FIG. 3 shows an example where the clockwise GPS trace 140 is offset by one unit in the x, i.e. longitudinal, direction. At point P1 hg=hr=180 degrees, and Rr equals 3 and Rg equals 4. The error in the x direction is thus −4+3 or negative 1, and zero in the y direction. At point P2, hg=hr=0 and Rr=5 and Rg=4. The error in the x direction again is 4−5 or negative 1 and zero in the y direction. At a point P3, where hg=90 degrees and Rg is 4 units, hr=76.0 degrees and Rr=4.12 units. The equations yield an error in the x direction of negative 1, and an error in the y direction of zero, as elsewhere on the circle.
Thus for any section of the circle, an average of the error at all GPS points on the curve may be used. Since GPS translational error is relatively stable, the GPS points on a straight section may then be corrected using the information obtained on the curve. During a next curve section in the road, the error calculations may be performed again.

Claims

1. A method for estimating an error in GPS signals used by a vehicle comprising the step of:

estimating an error in the GPS signals received by the vehicle as a function of a difference in a geometry of the GPS signals related to a curved section of the road and a geometry of the curved section of the road.

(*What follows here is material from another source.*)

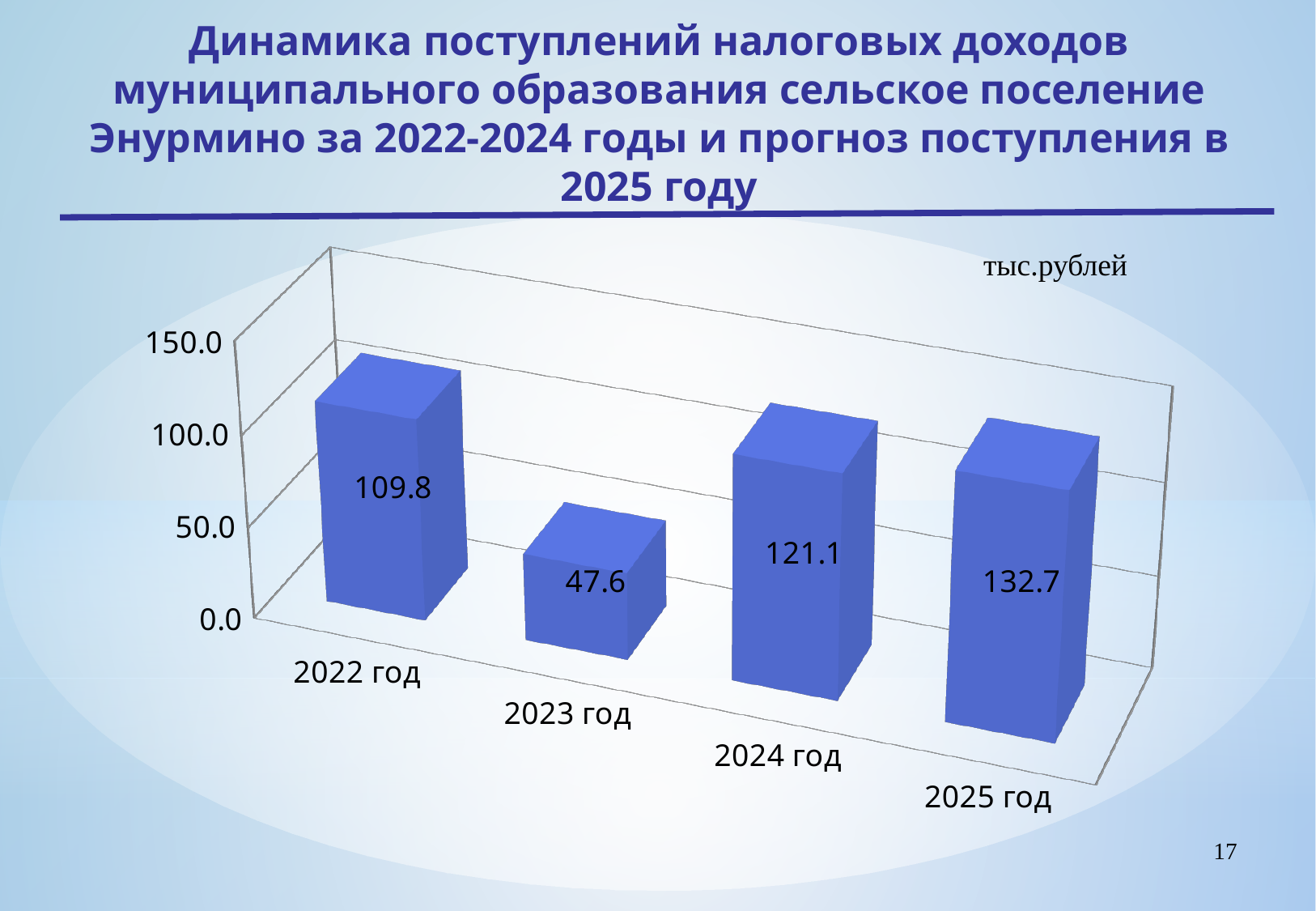
What is the value for 2024 год? 121.1 What is the value for 2023 год? 47.6 Which is larger, the value for 2022 год or the value for 2024 год? 2024 год What is the difference between the values for 2022 год and 2023 год? 62.2 Which year has the lowest value? 2023 год What is the value for 2025 год? 132.7 What kind of chart is shown on the slide? bar chart What is the value for 2022 год? 109.8 What is the difference between the values for 2025 год and 2024 год? 11.6 Which year has the highest value? 2025 год Is the value for 2023 год greater or less than 50.0? less How many years are shown on the chart? 4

2. The method as recited in claim 1 wherein the geometry of the curved section of the road is determined at the location of the GPS signals.

3. The method as recited in claim 1 further comprising correcting the GPS signals during a straight section of the road following the curved section of the road as a function of the error estimated on the curved section of the road.

4. The method as recited in claim 3 further comprising re-estimating the error in a further curved section following the straight section.

5. The method as recited in claim 1 wherein a magnitude of the error is estimated using the following equations: Δx=Rg cos hg−Rr cos hr; and Δy=Rg sin hg−Rr sin hr, where Rg is a radius of curvature of the GPS signals, Rr is a radius of curvature of the road at a location of the GPS signals, hg is a heading of the GPS signals, and hr is a road heading at a location of the GPS signals.

6. The method as recited in claim 1 further comprising determining if the vehicle is traveling in a clockwise or counterclockwise direction in the curved section.

7. The method as recited in claim 1 wherein the geometry of the GPS signals is a determined from at least three GPS signal points.

8. The method as recited in claim 1 wherein the geometry of the curved section of the road is determined from digital road map information.

9. A device for measuring GPS signal errors for a vehicle, the device comprising:

a GPS device;

a processor for determining a curved section of a road; and

a memory for storing a digital road map, the processor estimating an error in the GPS signals received by the vehicle as a function of a difference in a geometry of the GPS signals related to the curved section of the road and a geometry of the curved section of the road.

10. The device as recited in claim 9 wherein the GPS device is a non-differential GPS device.

11. A vehicle comprising:

a GPS device;

a processor for determining a curved section of a road; and

12. A method for estimating an error in GPS signals used by a vehicle comprising the step of:

estimating an error in the GPS signals received by the vehicle as a function of a vehicle heading at a GPS signal point and a road heading at the GPS signal point in a curved section of a road.

13. The method as recited in claim 12 wherein the error is estimated as a function of a GPS radius of curvature and a road radius of curvature at the GPS signal point.

14. A method for estimating an error in GPS signals used by a vehicle comprising the step of:

estimating an error in the GPS signals received by the vehicle a function of a GPS radius of curvature and a road radius of curvature at a GPS signal point in a curved section of a road.